Minga is now proficient in reading and writing in Braille and has mastered a custom-made, one-handed Braille typewriter for completing her classwork. 

Minga at school with her custom-made typewriter

Minga has been at the school since 2014 and, to date, her favourite subjects include chemistry and civic education - she has a strong sense of civic pride and duty. At school. Minga has grown personally and made friends from outside of her home village, over an hour away. 

As Minga entered the final years of her schooling, MAG recognised a unique opportunity for her to enhance her education while fulfilling her sense of civic duty by helping MAG continue our critical work. Working around her school schedule, Minga secured a paid internship with MAG.

In Angola, MAG delivers life-saving risk education classes in local communities, alerting children and their families to the dangers of landmines. These classes allow MAG staff to teach children just like Minga. As a survivor, Minga took an internship in the risk education department to use her voice and experience to help prevent other children from suffering in the way she did. The role also helps Minga develop professional skills like public speaking and lesson planning. 

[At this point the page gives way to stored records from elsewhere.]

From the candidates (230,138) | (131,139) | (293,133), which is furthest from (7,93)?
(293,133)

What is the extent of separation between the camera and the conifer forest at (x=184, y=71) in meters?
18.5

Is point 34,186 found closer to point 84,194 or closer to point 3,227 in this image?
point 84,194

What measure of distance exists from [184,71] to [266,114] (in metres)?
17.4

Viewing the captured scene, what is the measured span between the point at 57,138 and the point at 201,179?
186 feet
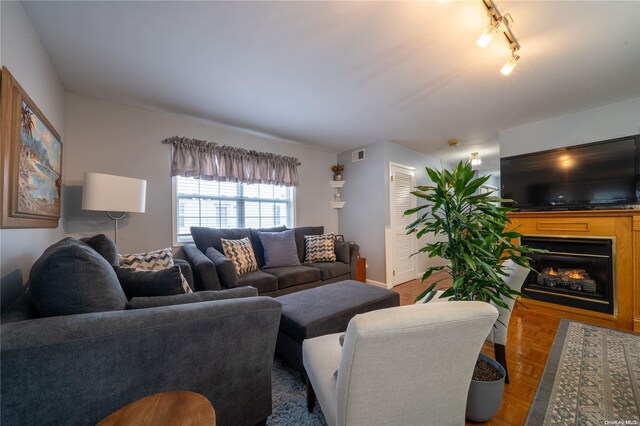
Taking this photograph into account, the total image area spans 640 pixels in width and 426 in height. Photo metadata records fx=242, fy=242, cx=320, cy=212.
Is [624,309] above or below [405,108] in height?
below

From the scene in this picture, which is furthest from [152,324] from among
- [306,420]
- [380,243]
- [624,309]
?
[624,309]

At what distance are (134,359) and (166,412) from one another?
0.73 feet

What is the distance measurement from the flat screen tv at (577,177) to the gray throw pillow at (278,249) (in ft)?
9.81

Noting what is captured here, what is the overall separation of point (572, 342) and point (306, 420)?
2.40 m

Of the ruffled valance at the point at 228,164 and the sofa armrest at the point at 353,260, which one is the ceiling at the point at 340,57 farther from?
the sofa armrest at the point at 353,260

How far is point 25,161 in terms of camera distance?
1403 millimetres

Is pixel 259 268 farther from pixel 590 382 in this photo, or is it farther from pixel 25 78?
pixel 590 382

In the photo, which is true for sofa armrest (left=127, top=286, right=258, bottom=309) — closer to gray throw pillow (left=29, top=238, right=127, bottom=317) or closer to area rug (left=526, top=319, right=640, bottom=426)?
gray throw pillow (left=29, top=238, right=127, bottom=317)

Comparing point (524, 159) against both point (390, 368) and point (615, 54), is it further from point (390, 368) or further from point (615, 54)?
point (390, 368)

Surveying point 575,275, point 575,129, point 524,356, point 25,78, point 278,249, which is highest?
point 575,129

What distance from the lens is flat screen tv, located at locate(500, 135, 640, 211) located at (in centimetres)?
250

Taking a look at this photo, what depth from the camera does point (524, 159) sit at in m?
3.15

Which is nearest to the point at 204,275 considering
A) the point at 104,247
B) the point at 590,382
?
the point at 104,247

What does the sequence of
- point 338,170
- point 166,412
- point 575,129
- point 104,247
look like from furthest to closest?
point 338,170 < point 575,129 < point 104,247 < point 166,412
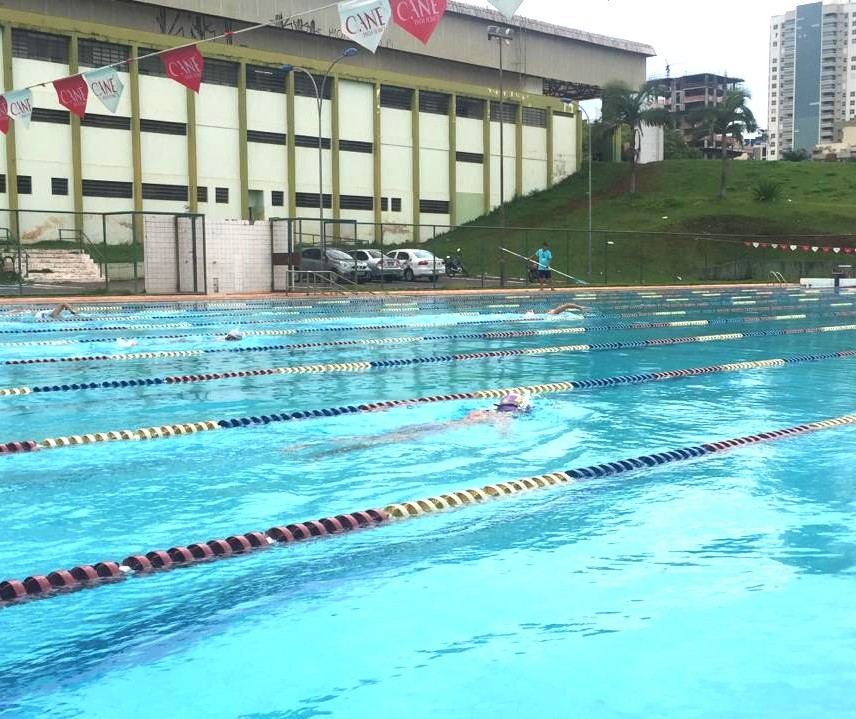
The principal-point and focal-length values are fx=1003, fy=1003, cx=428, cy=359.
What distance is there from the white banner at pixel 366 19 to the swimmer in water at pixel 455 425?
7.50m

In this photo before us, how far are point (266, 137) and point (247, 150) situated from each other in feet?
3.92

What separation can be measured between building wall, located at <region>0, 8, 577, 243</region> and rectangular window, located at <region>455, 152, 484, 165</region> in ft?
0.28

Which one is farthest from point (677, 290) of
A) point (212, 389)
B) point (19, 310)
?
point (212, 389)

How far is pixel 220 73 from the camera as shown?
1654 inches

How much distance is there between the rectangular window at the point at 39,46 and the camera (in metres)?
36.2

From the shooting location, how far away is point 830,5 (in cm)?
14475

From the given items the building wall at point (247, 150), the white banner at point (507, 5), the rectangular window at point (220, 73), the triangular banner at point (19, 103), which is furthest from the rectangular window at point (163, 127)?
the white banner at point (507, 5)

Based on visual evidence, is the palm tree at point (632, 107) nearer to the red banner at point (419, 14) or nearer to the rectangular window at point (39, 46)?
the rectangular window at point (39, 46)

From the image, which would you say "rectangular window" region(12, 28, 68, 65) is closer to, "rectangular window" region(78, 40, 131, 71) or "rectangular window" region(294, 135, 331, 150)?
"rectangular window" region(78, 40, 131, 71)

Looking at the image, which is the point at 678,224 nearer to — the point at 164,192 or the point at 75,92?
the point at 164,192

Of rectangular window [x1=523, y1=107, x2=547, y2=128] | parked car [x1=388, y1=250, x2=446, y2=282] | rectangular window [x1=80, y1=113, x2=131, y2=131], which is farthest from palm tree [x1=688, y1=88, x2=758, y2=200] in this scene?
rectangular window [x1=80, y1=113, x2=131, y2=131]

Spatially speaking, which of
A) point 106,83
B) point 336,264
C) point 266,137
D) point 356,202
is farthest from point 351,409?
point 356,202

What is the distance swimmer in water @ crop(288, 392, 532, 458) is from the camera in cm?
682

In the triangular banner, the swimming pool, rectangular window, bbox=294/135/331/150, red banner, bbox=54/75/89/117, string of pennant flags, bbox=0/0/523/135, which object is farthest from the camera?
rectangular window, bbox=294/135/331/150
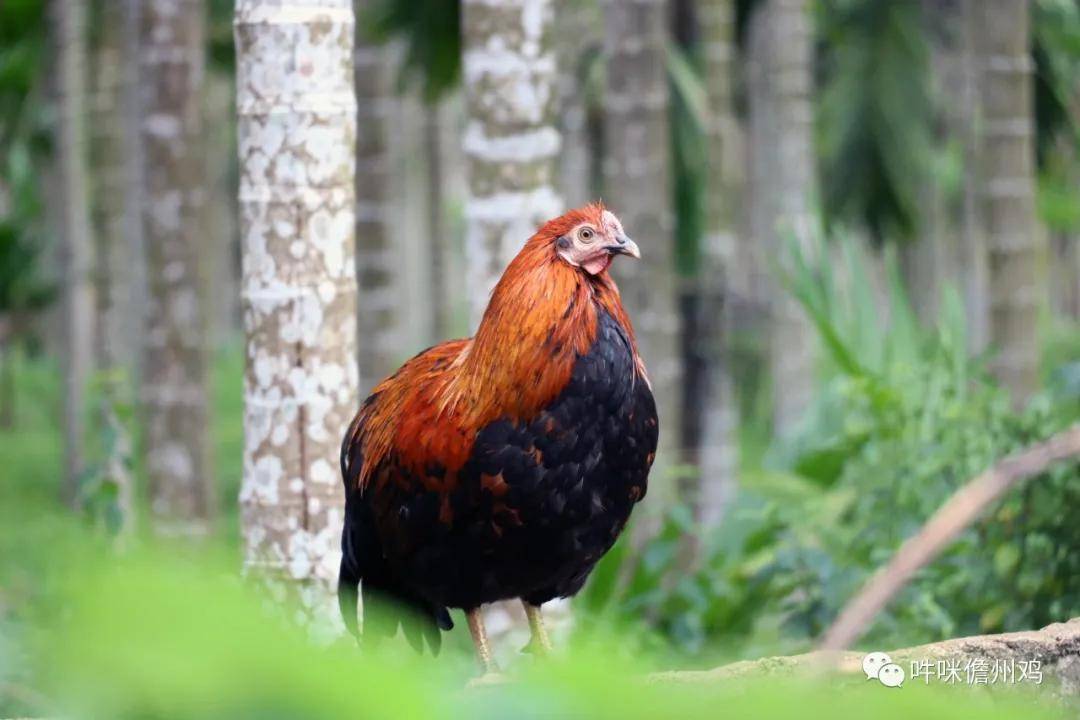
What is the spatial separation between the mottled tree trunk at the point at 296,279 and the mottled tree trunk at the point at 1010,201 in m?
4.95

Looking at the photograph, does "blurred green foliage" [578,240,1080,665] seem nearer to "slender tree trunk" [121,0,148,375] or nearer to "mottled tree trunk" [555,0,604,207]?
"slender tree trunk" [121,0,148,375]

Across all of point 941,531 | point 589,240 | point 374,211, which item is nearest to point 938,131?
point 374,211

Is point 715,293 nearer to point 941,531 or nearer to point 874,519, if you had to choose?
point 874,519

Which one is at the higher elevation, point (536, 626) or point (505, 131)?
point (505, 131)

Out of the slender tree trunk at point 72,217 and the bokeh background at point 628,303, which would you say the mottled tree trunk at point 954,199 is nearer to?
the bokeh background at point 628,303

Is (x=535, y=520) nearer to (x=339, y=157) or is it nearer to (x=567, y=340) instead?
(x=567, y=340)

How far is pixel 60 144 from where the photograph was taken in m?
11.5

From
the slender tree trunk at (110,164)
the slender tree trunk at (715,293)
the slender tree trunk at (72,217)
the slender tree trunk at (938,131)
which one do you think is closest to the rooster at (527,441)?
the slender tree trunk at (715,293)

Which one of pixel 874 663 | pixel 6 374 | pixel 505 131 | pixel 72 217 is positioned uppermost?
pixel 505 131

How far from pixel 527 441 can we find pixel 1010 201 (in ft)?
17.7

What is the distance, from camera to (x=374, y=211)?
10.2m

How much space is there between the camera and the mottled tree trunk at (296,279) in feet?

Minga is MAG's first youth team member and has undertaken 44 hours of intensive training and delivered a risk education final coursework project to her classmates. To date, Minga has delivered more than 20 classes to over 400 people.

Minga (in red) completes her final coursework presentation after 44 hours of training

"MAG considers me a human being," Minga said when asked about her internship. "I have learned a lot, and am continuing to learn. MAG made me feel important in our community, working with other colleagues as an equal."

"Being a mine victim, I like to talk about the effects of mines and unexploded ordnance on people and their livelihoods, how [they] injure, maim, and kill. I talk about myself, how as a child, I lost my sight and a limb due to unexploded ordnance. That is the moment where I can convey my message in a way to influence people’s behaviour, so they know to avoid touching or handling suspicious items, avoid entering areas marked as dangerous, and report any suspicious items to the authorities."

"Since MAG started working in my community, many areas have been cleared of mines and unexploded ordnance and made safe. This allows safe movement of people and goods, more fields for farming, more housing. Thanks to these risk education classes, the numbers of mine accidents have reduced.

Minga delivers a risk education class

Minga is an incredible young woman who has overcome adversity many of us cannot grasp, but her story is not unique. There are millions of children around the world that live with the threat of landmines and bombs in their backyards, their playgrounds, and their schools. 

Minga is determined to do what she can to protect children, "I want my messages as a victim of unexploded ordnance to trigger in others a change of behaviour, so that they take seriously the risk and danger of mines and unexploded ordnance." 

On International Day of the Girl, we commend and thank Minga for her perseverance, resilience, and dedication to her community.